◆ Records from a spatial question set:
------

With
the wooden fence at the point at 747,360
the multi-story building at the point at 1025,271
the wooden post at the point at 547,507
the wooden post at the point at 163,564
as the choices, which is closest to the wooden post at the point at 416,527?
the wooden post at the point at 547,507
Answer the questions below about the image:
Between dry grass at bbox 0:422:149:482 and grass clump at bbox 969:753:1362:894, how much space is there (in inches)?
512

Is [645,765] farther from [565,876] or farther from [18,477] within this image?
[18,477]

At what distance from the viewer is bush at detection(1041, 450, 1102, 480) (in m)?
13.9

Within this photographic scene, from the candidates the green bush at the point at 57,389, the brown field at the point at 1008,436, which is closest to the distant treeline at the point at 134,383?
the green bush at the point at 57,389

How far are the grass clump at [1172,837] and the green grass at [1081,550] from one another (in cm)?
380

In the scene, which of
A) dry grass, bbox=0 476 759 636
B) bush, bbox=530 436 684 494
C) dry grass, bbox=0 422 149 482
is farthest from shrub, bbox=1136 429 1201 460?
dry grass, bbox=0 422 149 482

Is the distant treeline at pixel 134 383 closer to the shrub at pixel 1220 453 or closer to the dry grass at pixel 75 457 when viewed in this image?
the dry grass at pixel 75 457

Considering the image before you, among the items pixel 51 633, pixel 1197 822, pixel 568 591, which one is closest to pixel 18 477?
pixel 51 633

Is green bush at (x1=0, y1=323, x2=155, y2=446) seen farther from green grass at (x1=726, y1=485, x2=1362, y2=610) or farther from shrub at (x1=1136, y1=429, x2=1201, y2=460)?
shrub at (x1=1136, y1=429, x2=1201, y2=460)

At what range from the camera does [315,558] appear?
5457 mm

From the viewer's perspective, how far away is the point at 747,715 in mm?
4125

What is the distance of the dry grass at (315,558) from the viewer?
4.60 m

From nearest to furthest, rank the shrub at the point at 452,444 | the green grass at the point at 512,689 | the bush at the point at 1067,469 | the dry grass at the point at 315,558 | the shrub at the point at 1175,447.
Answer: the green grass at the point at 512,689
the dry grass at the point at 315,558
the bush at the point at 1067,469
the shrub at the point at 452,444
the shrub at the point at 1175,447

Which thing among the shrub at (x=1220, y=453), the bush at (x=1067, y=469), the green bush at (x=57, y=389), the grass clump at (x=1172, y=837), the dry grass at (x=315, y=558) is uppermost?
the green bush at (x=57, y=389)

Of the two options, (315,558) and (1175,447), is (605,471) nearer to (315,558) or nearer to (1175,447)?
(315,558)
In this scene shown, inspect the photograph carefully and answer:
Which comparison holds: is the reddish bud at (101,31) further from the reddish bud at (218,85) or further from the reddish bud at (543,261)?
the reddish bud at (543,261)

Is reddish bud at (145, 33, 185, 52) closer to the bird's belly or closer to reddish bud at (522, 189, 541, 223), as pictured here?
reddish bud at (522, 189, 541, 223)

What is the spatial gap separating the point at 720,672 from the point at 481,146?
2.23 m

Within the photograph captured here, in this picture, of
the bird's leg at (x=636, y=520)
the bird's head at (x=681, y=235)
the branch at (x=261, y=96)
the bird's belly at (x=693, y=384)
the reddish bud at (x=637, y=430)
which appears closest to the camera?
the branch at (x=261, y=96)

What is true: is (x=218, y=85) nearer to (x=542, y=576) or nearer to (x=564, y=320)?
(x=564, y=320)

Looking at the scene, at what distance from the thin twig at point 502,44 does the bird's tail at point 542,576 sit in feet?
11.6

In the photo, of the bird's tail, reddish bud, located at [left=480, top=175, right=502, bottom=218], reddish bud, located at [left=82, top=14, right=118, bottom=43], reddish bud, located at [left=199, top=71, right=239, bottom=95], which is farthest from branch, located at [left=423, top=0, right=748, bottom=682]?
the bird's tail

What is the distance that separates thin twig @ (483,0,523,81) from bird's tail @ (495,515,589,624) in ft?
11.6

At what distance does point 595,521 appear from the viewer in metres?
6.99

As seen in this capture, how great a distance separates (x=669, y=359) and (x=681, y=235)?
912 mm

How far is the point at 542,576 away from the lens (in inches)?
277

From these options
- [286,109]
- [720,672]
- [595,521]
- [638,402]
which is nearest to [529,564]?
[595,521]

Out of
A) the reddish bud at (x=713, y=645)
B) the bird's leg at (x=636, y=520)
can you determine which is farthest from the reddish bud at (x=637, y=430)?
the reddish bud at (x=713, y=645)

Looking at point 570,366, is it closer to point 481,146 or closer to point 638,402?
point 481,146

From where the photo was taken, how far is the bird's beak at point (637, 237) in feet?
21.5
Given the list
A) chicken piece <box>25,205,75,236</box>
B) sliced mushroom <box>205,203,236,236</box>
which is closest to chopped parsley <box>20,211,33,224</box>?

------

Exactly and only the lines from the line containing "Looking at the" through the last line of the entries should be copied, both ends included.

◆ Complete output:
Looking at the scene, at what distance from the thin twig at point 502,44 does the bird's tail at point 542,576 sit in feet?
11.6

In the photo, of the bird's tail, reddish bud, located at [left=480, top=175, right=502, bottom=218], reddish bud, located at [left=82, top=14, right=118, bottom=43], reddish bud, located at [left=199, top=71, right=239, bottom=95], which is farthest from branch, located at [left=423, top=0, right=748, bottom=682]?
the bird's tail

What is the distance that separates thin twig @ (483,0,523,81) from bird's tail @ (495,515,589,624) in ft?
11.6

At what distance does point 595,521 appear from the viewer in metres?
6.99

As seen in this capture, how great a distance separates (x=669, y=359) and (x=681, y=235)?
912 mm

How far is the point at 542,576 away from the lens (in inches)?
277

From these options
- [286,109]
- [720,672]
- [595,521]
- [638,402]
which is nearest to [529,564]?
[595,521]

Out of
A) the reddish bud at (x=713, y=645)
B) the bird's leg at (x=636, y=520)
can you determine which is farthest from the reddish bud at (x=637, y=430)?
the reddish bud at (x=713, y=645)

Looking at point 570,366, is it closer to point 481,146 or closer to point 638,402?
point 481,146

From where the photo was taken, how far is the bird's beak at point (637, 237) in feet?
21.5
Given the list
A) chicken piece <box>25,205,75,236</box>
B) sliced mushroom <box>205,203,236,236</box>
which is closest to chopped parsley <box>20,211,33,224</box>?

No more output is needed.